-- Set problem --
Set out the data as a Markdown table with the columns Row and Data line, one numbered row per line. Begin at the line that has "What is the physical" and stop after the line that has "(x=476, y=331) <", leaving out blank lines and the pictures.

════════

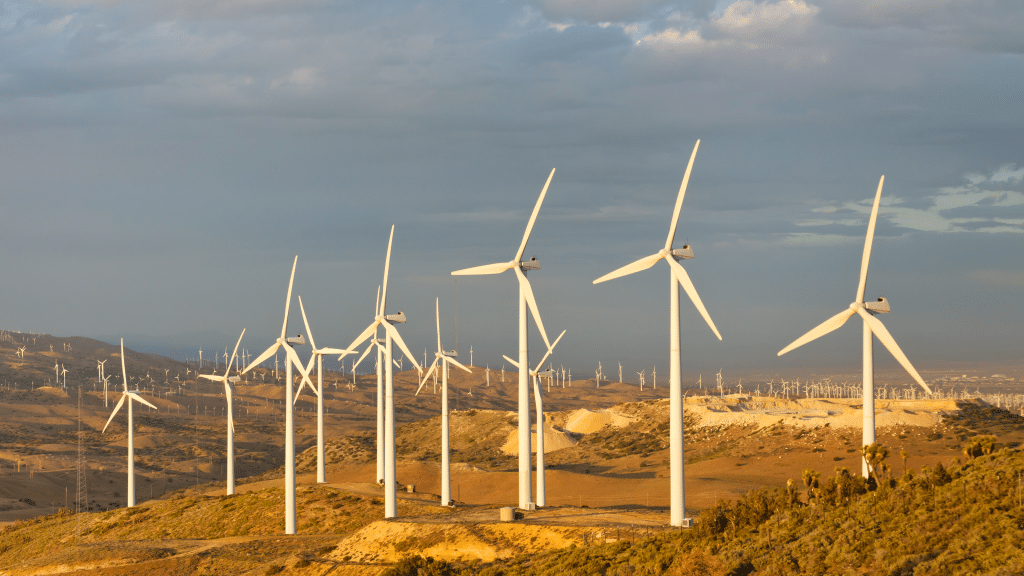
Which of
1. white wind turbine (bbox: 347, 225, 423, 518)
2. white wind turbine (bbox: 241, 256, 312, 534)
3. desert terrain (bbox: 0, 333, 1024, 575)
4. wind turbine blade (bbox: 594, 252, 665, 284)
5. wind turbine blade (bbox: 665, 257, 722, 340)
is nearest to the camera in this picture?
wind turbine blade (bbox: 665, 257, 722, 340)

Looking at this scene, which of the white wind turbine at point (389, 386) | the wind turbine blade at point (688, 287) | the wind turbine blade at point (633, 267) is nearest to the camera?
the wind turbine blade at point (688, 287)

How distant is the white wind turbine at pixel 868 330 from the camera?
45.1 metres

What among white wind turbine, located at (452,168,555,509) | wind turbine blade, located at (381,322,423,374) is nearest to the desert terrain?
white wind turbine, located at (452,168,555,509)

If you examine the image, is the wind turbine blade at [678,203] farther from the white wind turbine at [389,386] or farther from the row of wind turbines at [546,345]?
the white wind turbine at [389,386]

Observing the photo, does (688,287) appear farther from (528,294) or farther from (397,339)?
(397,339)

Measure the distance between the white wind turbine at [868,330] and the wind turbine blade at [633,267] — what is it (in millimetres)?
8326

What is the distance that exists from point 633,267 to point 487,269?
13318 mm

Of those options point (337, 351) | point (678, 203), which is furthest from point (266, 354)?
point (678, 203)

════════

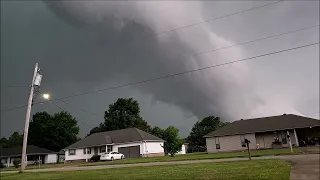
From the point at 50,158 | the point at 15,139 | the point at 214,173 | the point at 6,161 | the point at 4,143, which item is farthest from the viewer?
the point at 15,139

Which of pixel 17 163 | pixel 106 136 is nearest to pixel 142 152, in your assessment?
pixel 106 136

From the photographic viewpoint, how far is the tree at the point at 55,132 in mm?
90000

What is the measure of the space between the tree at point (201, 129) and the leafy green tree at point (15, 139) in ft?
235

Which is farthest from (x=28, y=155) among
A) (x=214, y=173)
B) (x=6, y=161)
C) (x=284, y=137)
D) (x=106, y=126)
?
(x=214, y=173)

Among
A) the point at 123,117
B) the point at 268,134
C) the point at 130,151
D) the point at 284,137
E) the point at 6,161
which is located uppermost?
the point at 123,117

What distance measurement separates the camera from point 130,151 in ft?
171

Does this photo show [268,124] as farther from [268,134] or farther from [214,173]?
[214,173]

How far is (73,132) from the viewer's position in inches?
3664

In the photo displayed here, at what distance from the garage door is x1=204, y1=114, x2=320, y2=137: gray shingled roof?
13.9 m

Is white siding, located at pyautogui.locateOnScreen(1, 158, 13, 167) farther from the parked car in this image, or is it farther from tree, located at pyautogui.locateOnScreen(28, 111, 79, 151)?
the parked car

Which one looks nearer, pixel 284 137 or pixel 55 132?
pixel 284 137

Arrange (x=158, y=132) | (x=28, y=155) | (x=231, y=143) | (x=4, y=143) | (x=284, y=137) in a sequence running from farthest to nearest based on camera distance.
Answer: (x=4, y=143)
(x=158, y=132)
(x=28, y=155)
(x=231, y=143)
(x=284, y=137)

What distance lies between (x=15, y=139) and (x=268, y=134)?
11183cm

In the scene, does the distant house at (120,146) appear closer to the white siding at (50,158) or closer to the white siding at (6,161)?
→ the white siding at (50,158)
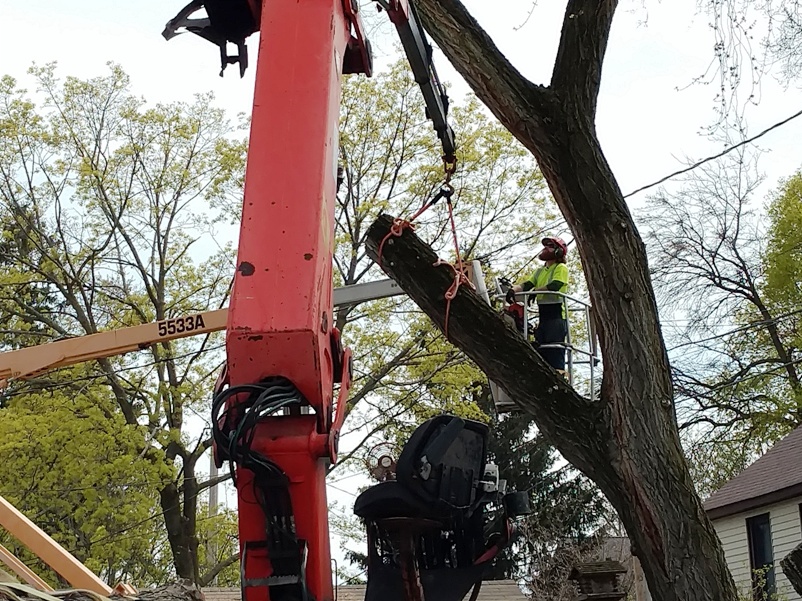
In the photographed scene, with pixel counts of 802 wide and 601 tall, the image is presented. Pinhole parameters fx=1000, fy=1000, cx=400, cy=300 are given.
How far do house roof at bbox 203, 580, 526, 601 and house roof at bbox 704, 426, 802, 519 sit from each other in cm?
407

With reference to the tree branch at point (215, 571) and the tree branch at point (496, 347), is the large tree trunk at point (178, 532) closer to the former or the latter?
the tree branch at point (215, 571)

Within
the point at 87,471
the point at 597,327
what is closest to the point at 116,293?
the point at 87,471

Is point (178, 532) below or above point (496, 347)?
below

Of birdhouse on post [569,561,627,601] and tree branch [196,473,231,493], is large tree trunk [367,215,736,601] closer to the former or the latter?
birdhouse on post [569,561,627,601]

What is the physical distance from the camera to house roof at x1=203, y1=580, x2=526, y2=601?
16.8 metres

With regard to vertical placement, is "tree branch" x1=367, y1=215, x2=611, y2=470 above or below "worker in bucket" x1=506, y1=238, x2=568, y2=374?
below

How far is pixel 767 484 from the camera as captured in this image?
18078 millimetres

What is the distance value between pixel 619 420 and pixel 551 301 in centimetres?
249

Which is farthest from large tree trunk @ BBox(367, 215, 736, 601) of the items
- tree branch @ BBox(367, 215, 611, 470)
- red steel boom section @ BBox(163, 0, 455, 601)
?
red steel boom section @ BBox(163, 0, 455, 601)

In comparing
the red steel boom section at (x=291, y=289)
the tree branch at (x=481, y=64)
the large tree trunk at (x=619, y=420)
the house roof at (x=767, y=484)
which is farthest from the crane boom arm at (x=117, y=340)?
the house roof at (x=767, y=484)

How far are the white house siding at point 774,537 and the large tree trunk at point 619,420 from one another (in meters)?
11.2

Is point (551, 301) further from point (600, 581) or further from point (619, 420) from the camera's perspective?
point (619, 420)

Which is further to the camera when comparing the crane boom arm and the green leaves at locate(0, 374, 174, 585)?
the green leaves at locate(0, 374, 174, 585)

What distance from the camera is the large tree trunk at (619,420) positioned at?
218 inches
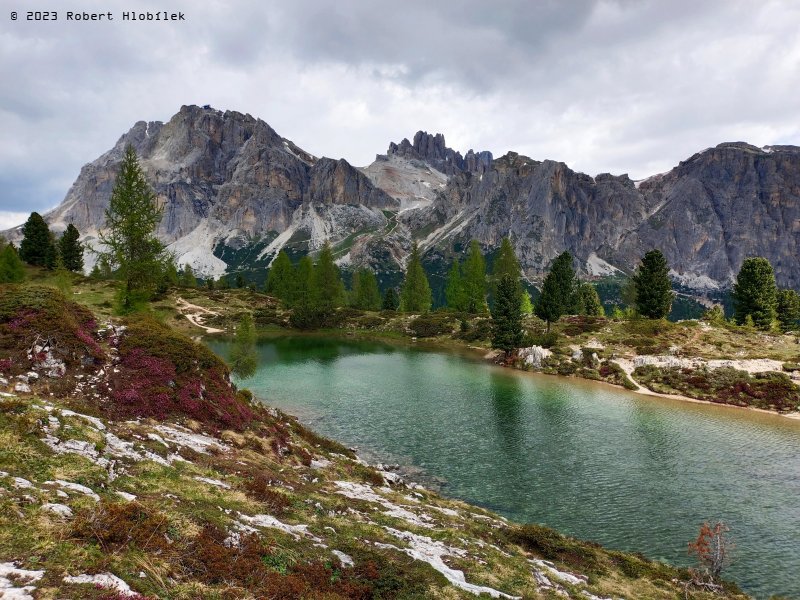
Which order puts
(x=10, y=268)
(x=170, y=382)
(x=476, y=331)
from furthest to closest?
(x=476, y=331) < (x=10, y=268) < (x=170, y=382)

════════

-- Complete output --
| Row | Data line |
|---|---|
| 1 | What is the physical distance from the camera to house roof at x1=203, y1=580, x2=526, y2=601? |
| 2 | 16.8 metres |
| 3 | With regard to vertical placement, is "tree branch" x1=367, y1=215, x2=611, y2=470 above or below "worker in bucket" x1=506, y1=238, x2=568, y2=374? |
| 4 | below |
| 5 | How far is pixel 767 484 from the camera as captured in this image? |
| 6 | 18078 millimetres |
| 7 | What is the distance value between pixel 619 420 and pixel 551 301 in centimetres? |
| 8 | 249 |
| 9 | Which is farthest from large tree trunk @ BBox(367, 215, 736, 601) of the items |
| 10 | - tree branch @ BBox(367, 215, 611, 470) |
| 11 | - red steel boom section @ BBox(163, 0, 455, 601) |
| 12 | ? |
| 13 | red steel boom section @ BBox(163, 0, 455, 601) |
| 14 | In comparing |
| 15 | the red steel boom section at (x=291, y=289) |
| 16 | the tree branch at (x=481, y=64) |
| 17 | the large tree trunk at (x=619, y=420) |
| 18 | the house roof at (x=767, y=484) |
| 19 | which is farthest from the crane boom arm at (x=117, y=340)? |
| 20 | the house roof at (x=767, y=484) |
| 21 | How far are the white house siding at point 774,537 and the large tree trunk at point 619,420 from one another (in meters)? |
| 22 | 11.2 |
| 23 | Is point (551, 301) further from point (600, 581) or further from point (619, 420) from the camera's perspective? |
| 24 | point (619, 420) |
| 25 | Which is further to the camera when comparing the crane boom arm and the green leaves at locate(0, 374, 174, 585)? |
| 26 | the green leaves at locate(0, 374, 174, 585) |
| 27 | What distance from the camera is the large tree trunk at (619,420) positioned at? |
| 28 | 218 inches |
| 29 | Which order puts |
| 30 | (x=10, y=268) |
| 31 | (x=170, y=382) |
| 32 | (x=476, y=331) |
| 33 | from furthest to closest? |
| 34 | (x=476, y=331) < (x=10, y=268) < (x=170, y=382) |